Retype the full set of records. Keep every character identical.

** Start of Data in this exercise **

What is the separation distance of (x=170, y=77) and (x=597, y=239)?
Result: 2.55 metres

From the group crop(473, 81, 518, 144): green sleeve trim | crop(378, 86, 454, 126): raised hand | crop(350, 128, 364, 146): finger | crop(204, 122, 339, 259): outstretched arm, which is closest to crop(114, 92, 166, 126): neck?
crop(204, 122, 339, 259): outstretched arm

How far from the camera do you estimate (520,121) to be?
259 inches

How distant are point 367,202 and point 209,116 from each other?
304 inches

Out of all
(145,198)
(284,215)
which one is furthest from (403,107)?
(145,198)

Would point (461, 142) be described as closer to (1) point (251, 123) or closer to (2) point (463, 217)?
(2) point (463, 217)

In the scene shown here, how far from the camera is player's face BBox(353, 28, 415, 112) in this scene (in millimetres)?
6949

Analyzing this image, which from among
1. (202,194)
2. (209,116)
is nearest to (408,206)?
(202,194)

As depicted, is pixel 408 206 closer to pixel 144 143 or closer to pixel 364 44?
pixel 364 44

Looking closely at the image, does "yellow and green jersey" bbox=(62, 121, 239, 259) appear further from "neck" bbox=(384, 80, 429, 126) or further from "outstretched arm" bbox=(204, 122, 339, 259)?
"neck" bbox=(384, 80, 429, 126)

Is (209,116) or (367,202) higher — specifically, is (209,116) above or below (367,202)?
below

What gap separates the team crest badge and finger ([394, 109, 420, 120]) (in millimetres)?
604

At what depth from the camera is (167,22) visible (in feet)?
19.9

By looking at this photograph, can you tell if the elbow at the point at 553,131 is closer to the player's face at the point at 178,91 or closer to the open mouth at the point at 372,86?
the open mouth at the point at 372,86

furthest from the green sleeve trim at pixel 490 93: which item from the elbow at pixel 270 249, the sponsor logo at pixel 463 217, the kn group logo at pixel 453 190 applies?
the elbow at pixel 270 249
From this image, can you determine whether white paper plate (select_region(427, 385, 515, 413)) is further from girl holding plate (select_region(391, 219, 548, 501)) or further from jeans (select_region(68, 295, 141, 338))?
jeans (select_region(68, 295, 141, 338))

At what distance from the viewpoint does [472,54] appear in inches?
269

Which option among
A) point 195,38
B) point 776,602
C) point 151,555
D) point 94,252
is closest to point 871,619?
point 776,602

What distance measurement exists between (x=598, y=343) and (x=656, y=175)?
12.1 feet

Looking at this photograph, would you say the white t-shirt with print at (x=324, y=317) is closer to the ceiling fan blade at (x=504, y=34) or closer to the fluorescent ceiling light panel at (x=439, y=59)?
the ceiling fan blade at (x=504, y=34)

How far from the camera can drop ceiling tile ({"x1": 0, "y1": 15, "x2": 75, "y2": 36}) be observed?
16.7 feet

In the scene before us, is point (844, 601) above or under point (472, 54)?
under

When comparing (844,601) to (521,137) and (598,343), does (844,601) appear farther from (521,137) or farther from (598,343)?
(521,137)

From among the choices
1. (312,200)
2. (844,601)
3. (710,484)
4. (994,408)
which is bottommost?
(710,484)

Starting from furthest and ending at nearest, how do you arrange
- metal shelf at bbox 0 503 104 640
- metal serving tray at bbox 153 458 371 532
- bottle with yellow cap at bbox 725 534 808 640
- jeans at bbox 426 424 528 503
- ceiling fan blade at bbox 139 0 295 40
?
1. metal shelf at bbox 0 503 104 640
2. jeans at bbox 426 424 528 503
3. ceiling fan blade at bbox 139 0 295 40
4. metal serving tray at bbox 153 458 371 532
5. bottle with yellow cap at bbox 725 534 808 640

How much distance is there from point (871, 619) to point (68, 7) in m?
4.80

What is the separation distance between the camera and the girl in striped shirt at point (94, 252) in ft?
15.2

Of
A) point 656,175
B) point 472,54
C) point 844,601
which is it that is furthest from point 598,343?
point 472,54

** End of Data in this exercise **

**Problem solution**
What is the separation distance of (x=170, y=77) and (x=597, y=239)?
Result: 2.55 metres

From the group crop(473, 81, 518, 144): green sleeve trim | crop(378, 86, 454, 126): raised hand | crop(350, 128, 364, 146): finger | crop(204, 122, 339, 259): outstretched arm, which is closest to crop(114, 92, 166, 126): neck?
crop(204, 122, 339, 259): outstretched arm

How far from the camera do you estimate (520,121) to be?
259 inches

How distant are point 367,202 and point 209,116 from each other?
304 inches

Out of all
(145,198)
(284,215)
which one is furthest from (403,107)?
(145,198)

Would point (461, 142) be described as closer to (1) point (251, 123) or closer to (2) point (463, 217)?
(2) point (463, 217)

In the scene shown here, how far from the camera is player's face BBox(353, 28, 415, 112) in this scene (in millimetres)?
6949

Analyzing this image, which from among
1. (202,194)
2. (209,116)
is nearest to (408,206)?
(202,194)

As depicted, is pixel 408 206 closer to pixel 144 143 or closer to pixel 364 44?
pixel 364 44

Looking closely at the image, does "yellow and green jersey" bbox=(62, 121, 239, 259) appear further from "neck" bbox=(384, 80, 429, 126) or further from "outstretched arm" bbox=(204, 122, 339, 259)?
"neck" bbox=(384, 80, 429, 126)

Is (209,116) or (367,202) higher — specifically, is (209,116) above or below (367,202)?
below

What gap separates the team crest badge and finger ([394, 109, 420, 120]) (in millimetres)?
604

At what depth from the camera is (167,22) visible (in feet)?
19.9

By looking at this photograph, can you tell if the elbow at the point at 553,131 is closer to the player's face at the point at 178,91 or closer to the open mouth at the point at 372,86?
the open mouth at the point at 372,86

furthest from the green sleeve trim at pixel 490 93: which item from the elbow at pixel 270 249, the sponsor logo at pixel 463 217, the kn group logo at pixel 453 190 applies?
the elbow at pixel 270 249
From this image, can you determine whether white paper plate (select_region(427, 385, 515, 413)) is further from girl holding plate (select_region(391, 219, 548, 501)) or further from jeans (select_region(68, 295, 141, 338))?
jeans (select_region(68, 295, 141, 338))

At what distance from the viewpoint does [472,54] appear in inches?
269

Which option among
A) point 195,38
B) point 776,602
C) point 151,555
D) point 94,252
is closest to point 871,619?
point 776,602

What distance measurement exists between (x=598, y=343) and (x=656, y=175)?
12.1 feet

Looking at this photograph, would you say the white t-shirt with print at (x=324, y=317) is closer to the ceiling fan blade at (x=504, y=34) or closer to the fluorescent ceiling light panel at (x=439, y=59)?
the ceiling fan blade at (x=504, y=34)

How far from the camera can drop ceiling tile ({"x1": 0, "y1": 15, "x2": 75, "y2": 36}) be observed?
16.7 feet

In the scene before us, is point (844, 601) above or under point (472, 54)?
under

When comparing (844,601) to (521,137) and (598,343), does (844,601) appear farther from (521,137) or farther from (598,343)?
(521,137)

From among the choices
1. (312,200)
2. (844,601)
3. (710,484)
4. (994,408)
which is bottommost?
(710,484)

Starting from furthest and ending at nearest, how do you arrange
- metal shelf at bbox 0 503 104 640
- metal serving tray at bbox 153 458 371 532
- bottle with yellow cap at bbox 725 534 808 640
- jeans at bbox 426 424 528 503
- ceiling fan blade at bbox 139 0 295 40
?
1. metal shelf at bbox 0 503 104 640
2. jeans at bbox 426 424 528 503
3. ceiling fan blade at bbox 139 0 295 40
4. metal serving tray at bbox 153 458 371 532
5. bottle with yellow cap at bbox 725 534 808 640

How much distance is there from point (871, 619) to point (68, 7) in m?
4.80

What is the separation distance between the camera and the girl in striped shirt at point (94, 252) in ft?
15.2

Of
A) point 656,175
B) point 472,54
C) point 844,601
which is it that is furthest from point 598,343?
point 472,54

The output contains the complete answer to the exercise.